Autoencoder

The following article introduces Autoencoders that operate on images. Nevertheless, many aspects described here also apply for Autoencoders that operate different types of data.

Autoencoders are Machine-Learning models that learn to replicate data that is provided as input in the output the generate. Accordingly, Autoencoders operate as copy machines. What makes an Autoencoder’s task both challenging and interesting is the fact that it has to deal with an information bottleneck. Data that passes through this bottleneck is of much lower dimension than that of the input and output data. In order to succeed in their data replication task, Autoencoders have to learn an effective abstraction of the data. This abstracting plays the role of an encoding of the data from which it can be faithfully reconstructed.

Bottleneck Layer in an Autoencoder. ©Hmrishav Bandyopadhyay

Autoencoders are the somewhat related to Generative Adversarial Networks. They are also frequently used for creating synthetic images. Autoencoders consist of two models, named Encoder and Decoder. The Decoder plays the same role as a Generator in a GAN. The Decoder takes as input a low dimensional vector and generates a synthetic image from it. Contrary to a GAN, this vector does not contain random values. Instead, it is generated by the Encoder. The Encoder takes an image from a dataset and generates a latent vector that represents the image’s encoding. This vector is then passed as input to the Decoder which generates a synthetic replica of the original image.

Data Processing Pipeline of an Autoencoder that Operates on Images. From left to right: an original image is passed as input into the Encoder with generates an encoding of the image. The encoding is passed through the decoder which generates a synthetic image as output. ©Hmrishav Bandyopadhyay

The Encoder and Decoder parts of an Autoencoder are implemented as neural networks. In the case of Autoencoders that operate on images, these networks are convolutional neural networks.

WRITTEN INSTRUCTION 1 —
In the rows below, swap every "blue jeans" for "denim pants" and keep everything else unchanged. Omit the pictures from your answer.
The rows that follow are unrelated to the autoencoder passage.

DATASET RECORDS —
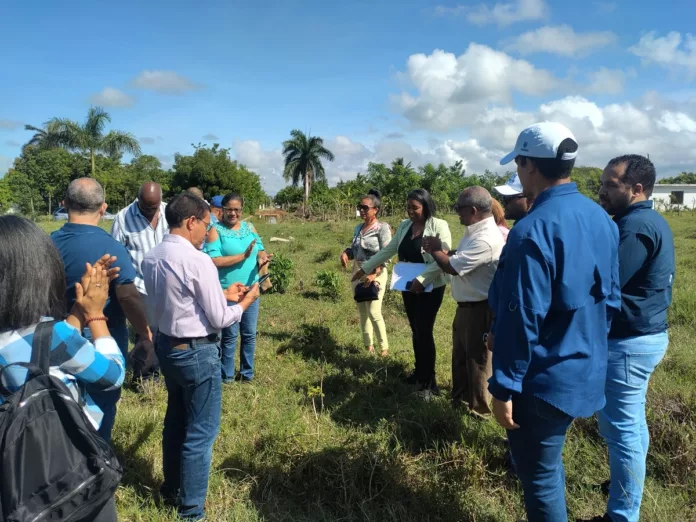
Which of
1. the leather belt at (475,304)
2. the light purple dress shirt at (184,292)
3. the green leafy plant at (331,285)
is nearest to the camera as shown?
the light purple dress shirt at (184,292)

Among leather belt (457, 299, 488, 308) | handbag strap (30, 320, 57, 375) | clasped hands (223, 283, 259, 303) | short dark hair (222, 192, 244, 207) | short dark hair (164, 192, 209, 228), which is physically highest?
short dark hair (222, 192, 244, 207)

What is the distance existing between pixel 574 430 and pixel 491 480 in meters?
0.95

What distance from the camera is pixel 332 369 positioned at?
4.89 meters

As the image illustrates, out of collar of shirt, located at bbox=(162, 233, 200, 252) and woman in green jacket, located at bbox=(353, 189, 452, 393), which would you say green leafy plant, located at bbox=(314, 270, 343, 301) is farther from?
collar of shirt, located at bbox=(162, 233, 200, 252)

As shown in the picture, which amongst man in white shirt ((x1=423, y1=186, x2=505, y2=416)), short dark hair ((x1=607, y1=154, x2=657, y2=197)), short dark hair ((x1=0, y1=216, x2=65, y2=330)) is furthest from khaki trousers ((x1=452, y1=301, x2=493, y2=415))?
short dark hair ((x1=0, y1=216, x2=65, y2=330))

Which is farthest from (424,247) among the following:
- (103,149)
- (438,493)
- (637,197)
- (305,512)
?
(103,149)

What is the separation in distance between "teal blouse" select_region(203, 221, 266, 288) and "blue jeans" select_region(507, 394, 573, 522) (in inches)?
117

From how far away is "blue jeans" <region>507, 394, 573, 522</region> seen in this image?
6.42 feet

WRITTEN INSTRUCTION 2 —
Repeat the autoencoder passage word for word.

FINAL ANSWER 1 —
Which of
1. the leather belt at (475,304)
2. the light purple dress shirt at (184,292)
3. the green leafy plant at (331,285)
is nearest to the camera as shown?
the light purple dress shirt at (184,292)

Among leather belt (457, 299, 488, 308) | handbag strap (30, 320, 57, 375) | clasped hands (223, 283, 259, 303) | short dark hair (222, 192, 244, 207) | short dark hair (164, 192, 209, 228), which is physically highest?
short dark hair (222, 192, 244, 207)

What is the distance existing between pixel 574 430 and pixel 491 480 in meters?
0.95

What distance from the camera is pixel 332 369 positioned at?
4.89 meters

As the image illustrates, out of collar of shirt, located at bbox=(162, 233, 200, 252) and woman in green jacket, located at bbox=(353, 189, 452, 393), which would you say green leafy plant, located at bbox=(314, 270, 343, 301) is farther from?
collar of shirt, located at bbox=(162, 233, 200, 252)

As shown in the picture, which amongst man in white shirt ((x1=423, y1=186, x2=505, y2=416)), short dark hair ((x1=607, y1=154, x2=657, y2=197)), short dark hair ((x1=0, y1=216, x2=65, y2=330)) is furthest from khaki trousers ((x1=452, y1=301, x2=493, y2=415))?
short dark hair ((x1=0, y1=216, x2=65, y2=330))

Which is farthest from (424,247) among the following:
- (103,149)
- (438,493)
- (637,197)
- (305,512)
?
(103,149)

What is the separation in distance between "teal blouse" select_region(203, 221, 266, 288) and "denim pants" select_region(507, 394, 573, 522) (in inches)?
117

From how far away is "denim pants" <region>507, 394, 573, 522</region> seen in this image?
6.42 feet

FINAL ANSWER 2 —
Autoencoder

The following article introduces Autoencoders that operate on images. Nevertheless, many aspects described here also apply for Autoencoders that operate different types of data.

Autoencoders are Machine-Learning models that learn to replicate data that is provided as input in the output the generate. Accordingly, Autoencoders operate as copy machines. What makes an Autoencoder’s task both challenging and interesting is the fact that it has to deal with an information bottleneck. Data that passes through this bottleneck is of much lower dimension than that of the input and output data. In order to succeed in their data replication task, Autoencoders have to learn an effective abstraction of the data. This abstracting plays the role of an encoding of the data from which it can be faithfully reconstructed.

Bottleneck Layer in an Autoencoder. ©Hmrishav Bandyopadhyay

Autoencoders are the somewhat related to Generative Adversarial Networks. They are also frequently used for creating synthetic images. Autoencoders consist of two models, named Encoder and Decoder. The Decoder plays the same role as a Generator in a GAN. The Decoder takes as input a low dimensional vector and generates a synthetic image from it. Contrary to a GAN, this vector does not contain random values. Instead, it is generated by the Encoder. The Encoder takes an image from a dataset and generates a latent vector that represents the image’s encoding. This vector is then passed as input to the Decoder which generates a synthetic replica of the original image.

Data Processing Pipeline of an Autoencoder that Operates on Images. From left to right: an original image is passed as input into the Encoder with generates an encoding of the image. The encoding is passed through the decoder which generates a synthetic image as output. ©Hmrishav Bandyopadhyay

The Encoder and Decoder parts of an Autoencoder are implemented as neural networks. In the case of Autoencoders that operate on images, these networks are convolutional neural networks.